저장된 데이터 항목
- - -

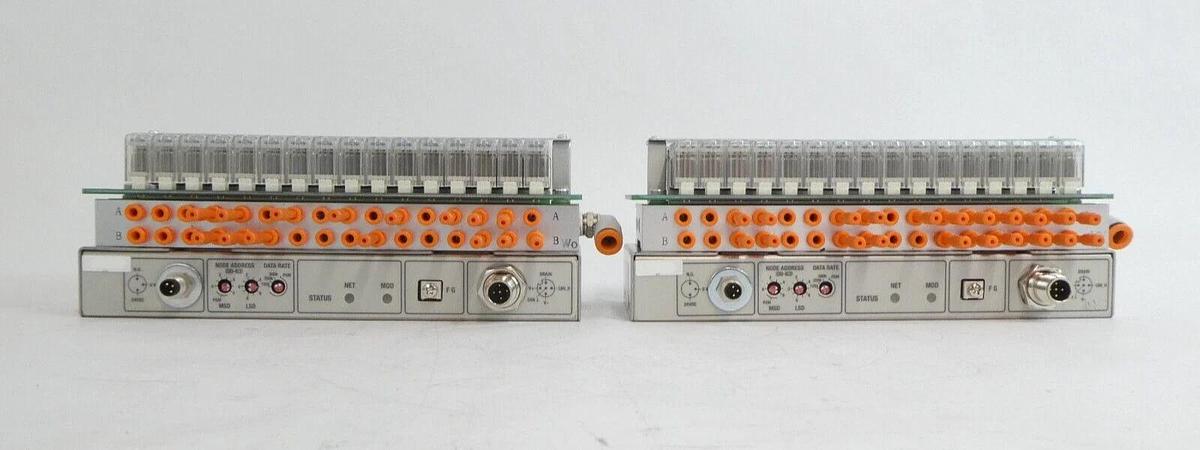 Used SMC IN587-16 16-Port Pneumatic Manifold Assembly Reseller Lot of 6 Working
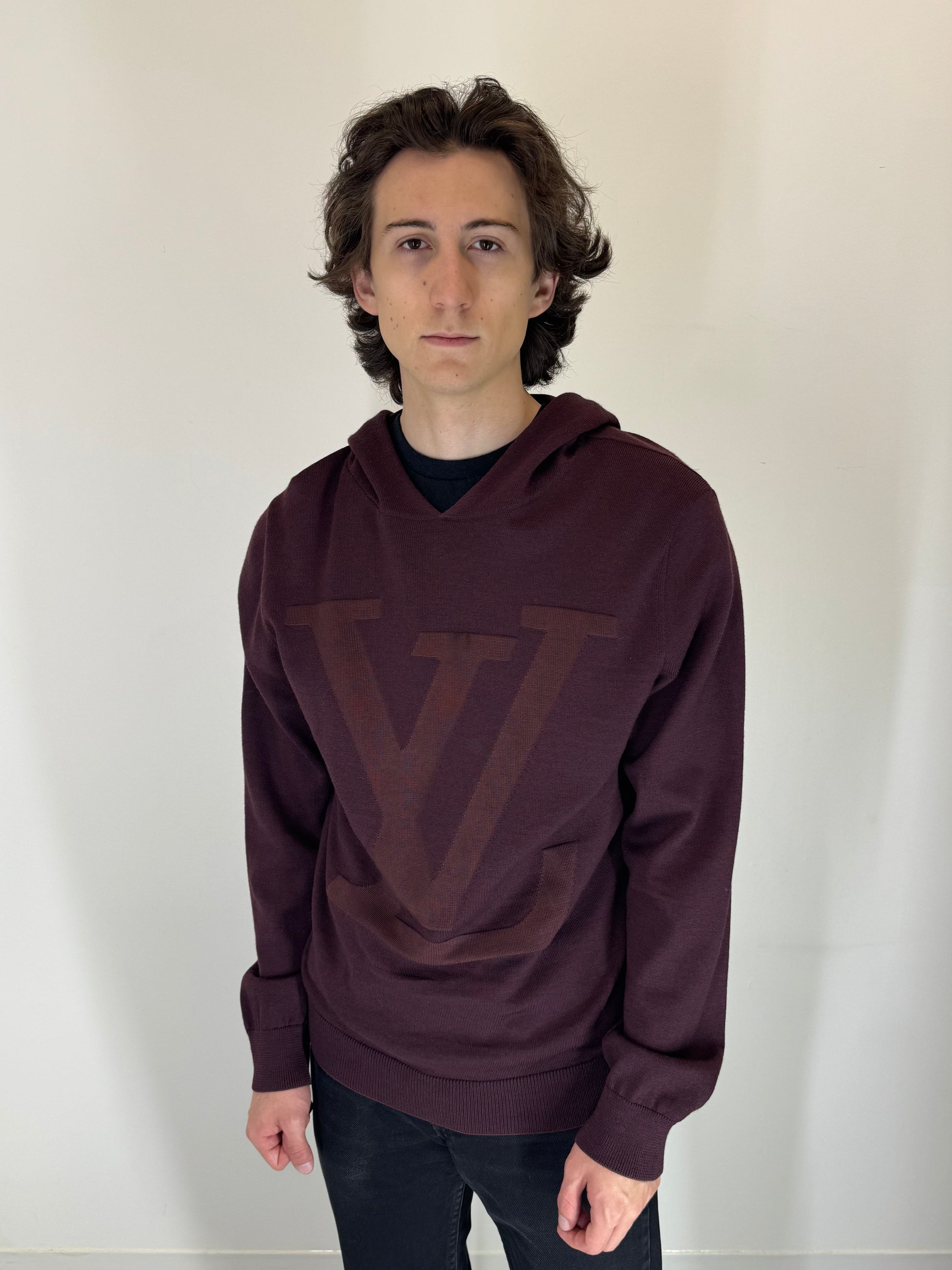 Louis Vuitton “Merlot Monogram” Hooded Sweater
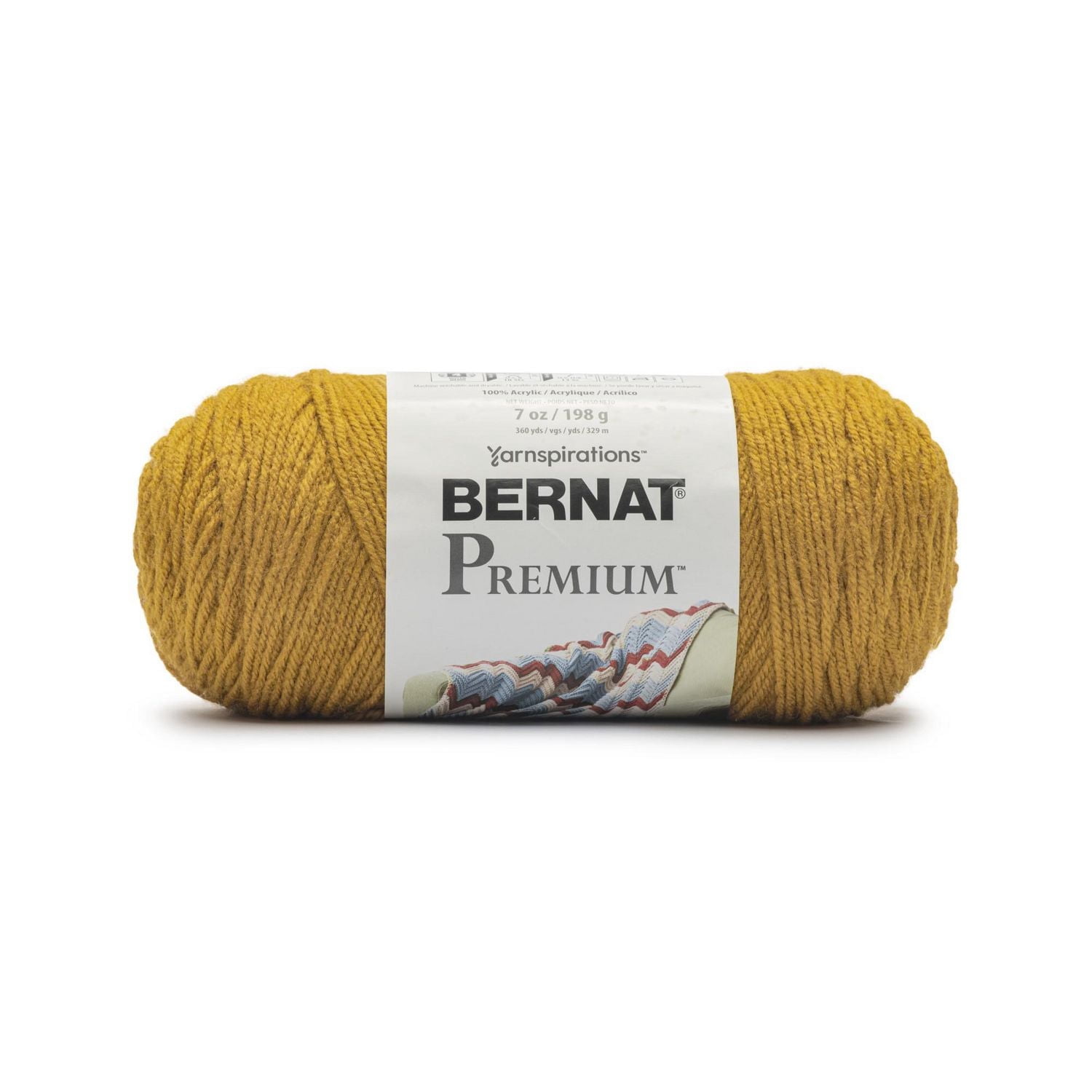 Bernat® Fil Premium™, Acrylique #4 Moyen, 7oz/198g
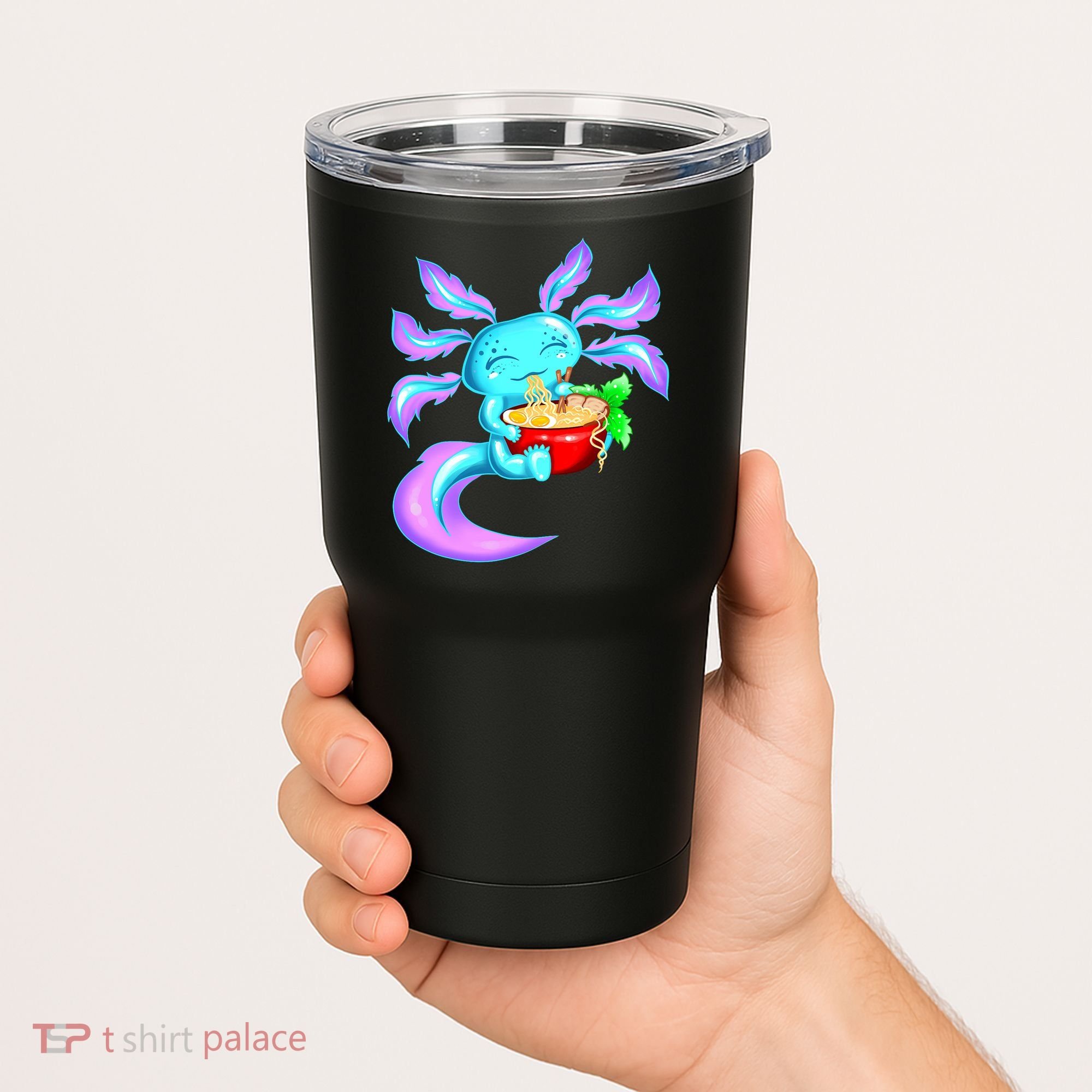 Kawaii Axolotl Ramen Cute Miracle Amphibian Tumbler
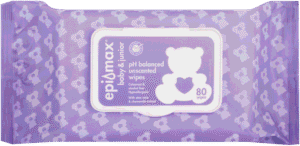 Epi-max Baby & Junior pH Balanced Unscented Wipes 80pk 80pk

- - -

• [문제 요구사항]: 위 데이터 다섯 줄의 글을 한 글자도 바꾸지 말고 모두 다시 적되, 그림은 답에서 빼세요.

• [나의 답변]:
 Used SMC IN587-16 16-Port Pneumatic Manifold Assembly Reseller Lot of 6 Working
 Louis Vuitton “Merlot Monogram” Hooded Sweater
 Bernat® Fil Premium™, Acrylique #4 Moyen, 7oz/198g
 Kawaii Axolotl Ramen Cute Miracle Amphibian Tumbler
 Epi-max Baby & Junior pH Balanced Unscented Wipes 80pk 80pk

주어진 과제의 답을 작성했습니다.